Но всё это было потом. А в самом начале венгерских событий в Лиге наций поднялся большой шум, который пагубно отразился на дипломатическом имидже России. Коммуниста Троцкого на посту наркома иностранных дел по срочному сменил эсер Чернов, которому было вменено вернуть российской дипломатии доброжелательное выражение лица.
А что же Троцкий? Он потребовал для себя пост наркома обороны. При отсутствии наличия войны – о, господи! что я несу? – подобный политический кульбит сочли вполне возможным. Во-первых, уступка политическим амбициям Троцкого предполагалась на относительно короткое время: до окончания работы V съезда Советов. Считалось, что за столь короткий промежуток времени он (Троцкий) не успеет расставить на командные посты в армии и на флоте своих людей, а значит, большого вреда обороноспособности страны не нанесёт. Кто же тогда мог предположить, что Троцкий споётся с Тухачевским? Во-вторых, Жехорского пост наркома обороны тяготил с момента назначения. Предложение сразу после отставки с этого некомфортного для него поста возглавить ГПУ казалось Михаилу Макаровичу куда более заманчивым. Ведь он уже знал, с чего будет начинать: ликвидирует институт военных комиссаров, которые давно исполнили предназначенную им роль и теперь гирями висели на ногах командиров.
Так оно и случилось. Встав во главе ГПУ, Жехорский тут же принялся ратовать за замену военных комиссаров на офицеров по воспитательной работе. Ленин и Спиридонова (даром, что жена!) поначалу сомневались. Уж больно шумно возмущались «недальновидностью товарища Жехорского» Троцкий и компания, а среди них сильнее всех драли глотки его (Жехорского) собственные замы Крыленко и Дыбенко. И вот тут неоценимую помощь оказал Жехорскому Тухачевский, который не только поддержал его в вопросе о военных комиссарах, но и нашёл пару-тройку весомых аргументов в поддержку идеи. «Нет, – думал Жехорский, – не может тёзка быть врагом. Что-то, может, там и есть, но в целом ребята явно перегибают палку». Его самого гораздо больше беспокоило состояние дел в НГБ, и это несмотря на то, что в наркоме государственной безопасности Дзержинском он был полностью уверен. Зато в начальнике Второго главного управления (внутренняя безопасность и контрразведка) Лацисе Жехорский был совсем не уверен, более того, видел в нём ставленника Троцкого, а значит, потенциального врага. Не радовало Михаила Макаровича и то, что соратники Лациса прочно обосновались в Петроградском и Московском управлениях НГБ. И это при том, что на Лубянской площади верховодил его товарищ по партии эсеров Блюмкин.

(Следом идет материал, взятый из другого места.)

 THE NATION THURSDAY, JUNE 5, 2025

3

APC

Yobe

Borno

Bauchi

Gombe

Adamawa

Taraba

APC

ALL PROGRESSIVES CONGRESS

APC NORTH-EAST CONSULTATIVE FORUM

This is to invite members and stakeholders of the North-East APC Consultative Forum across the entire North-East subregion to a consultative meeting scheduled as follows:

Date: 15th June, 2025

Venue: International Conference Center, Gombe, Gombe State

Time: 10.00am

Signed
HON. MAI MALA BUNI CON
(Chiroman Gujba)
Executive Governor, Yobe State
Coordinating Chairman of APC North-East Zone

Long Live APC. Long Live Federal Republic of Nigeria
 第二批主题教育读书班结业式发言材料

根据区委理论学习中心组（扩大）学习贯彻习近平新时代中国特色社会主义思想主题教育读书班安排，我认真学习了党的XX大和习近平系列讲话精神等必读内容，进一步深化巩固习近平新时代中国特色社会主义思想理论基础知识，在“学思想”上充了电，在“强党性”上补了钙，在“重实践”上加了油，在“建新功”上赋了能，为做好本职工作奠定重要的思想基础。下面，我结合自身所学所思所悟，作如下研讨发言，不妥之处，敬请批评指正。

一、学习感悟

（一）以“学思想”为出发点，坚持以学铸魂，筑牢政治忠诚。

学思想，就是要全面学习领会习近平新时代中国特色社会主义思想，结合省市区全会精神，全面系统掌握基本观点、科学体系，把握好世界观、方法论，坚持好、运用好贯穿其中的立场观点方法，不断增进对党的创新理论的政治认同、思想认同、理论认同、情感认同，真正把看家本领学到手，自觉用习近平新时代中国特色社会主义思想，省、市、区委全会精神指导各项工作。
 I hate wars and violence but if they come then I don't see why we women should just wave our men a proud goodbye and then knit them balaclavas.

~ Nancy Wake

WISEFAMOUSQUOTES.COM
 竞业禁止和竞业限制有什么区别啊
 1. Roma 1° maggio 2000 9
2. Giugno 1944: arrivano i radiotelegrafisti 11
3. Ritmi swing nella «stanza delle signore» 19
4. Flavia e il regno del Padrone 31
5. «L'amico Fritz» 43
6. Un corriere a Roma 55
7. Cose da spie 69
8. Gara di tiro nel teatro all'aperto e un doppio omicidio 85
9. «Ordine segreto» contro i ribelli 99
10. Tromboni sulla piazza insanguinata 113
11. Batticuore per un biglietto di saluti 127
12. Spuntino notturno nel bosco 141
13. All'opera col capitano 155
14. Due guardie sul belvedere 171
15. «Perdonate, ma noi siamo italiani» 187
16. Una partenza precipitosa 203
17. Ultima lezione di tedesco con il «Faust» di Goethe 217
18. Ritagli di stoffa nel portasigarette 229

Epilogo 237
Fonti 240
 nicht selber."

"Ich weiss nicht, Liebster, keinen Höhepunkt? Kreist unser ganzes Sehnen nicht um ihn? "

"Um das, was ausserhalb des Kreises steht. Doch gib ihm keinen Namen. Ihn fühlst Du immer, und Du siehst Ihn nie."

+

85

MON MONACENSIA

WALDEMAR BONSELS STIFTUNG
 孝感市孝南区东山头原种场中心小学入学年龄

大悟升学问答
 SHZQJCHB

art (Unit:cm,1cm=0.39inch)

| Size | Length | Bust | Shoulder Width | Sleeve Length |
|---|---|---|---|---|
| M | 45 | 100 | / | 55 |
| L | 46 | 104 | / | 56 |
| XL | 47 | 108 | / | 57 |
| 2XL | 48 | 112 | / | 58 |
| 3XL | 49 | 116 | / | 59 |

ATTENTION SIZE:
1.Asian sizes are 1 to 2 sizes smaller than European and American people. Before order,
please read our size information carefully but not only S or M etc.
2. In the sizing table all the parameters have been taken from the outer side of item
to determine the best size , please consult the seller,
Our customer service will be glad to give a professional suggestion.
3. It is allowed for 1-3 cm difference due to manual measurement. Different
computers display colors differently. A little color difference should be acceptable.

Неприязнь Жехорского к Якову Блюмкину разделяли многие эсеровские боссы, в том числе Спиридонова и Александрович. За то, что на последнем съезде партии тот выступил с резкой критикой руководства: не потому, мол, пути, ведёте партию, товарищи! Это было тем более досадно, что подавляющее большинство делегатов съезда определённый руководством партии курс как раз поддержали. Как поддержали предложение о переименовании партии из ПСР (партии социалистов-революционеров) в ПСР (партию социальных реформ) – то есть, как были эсеры, так ими и остались.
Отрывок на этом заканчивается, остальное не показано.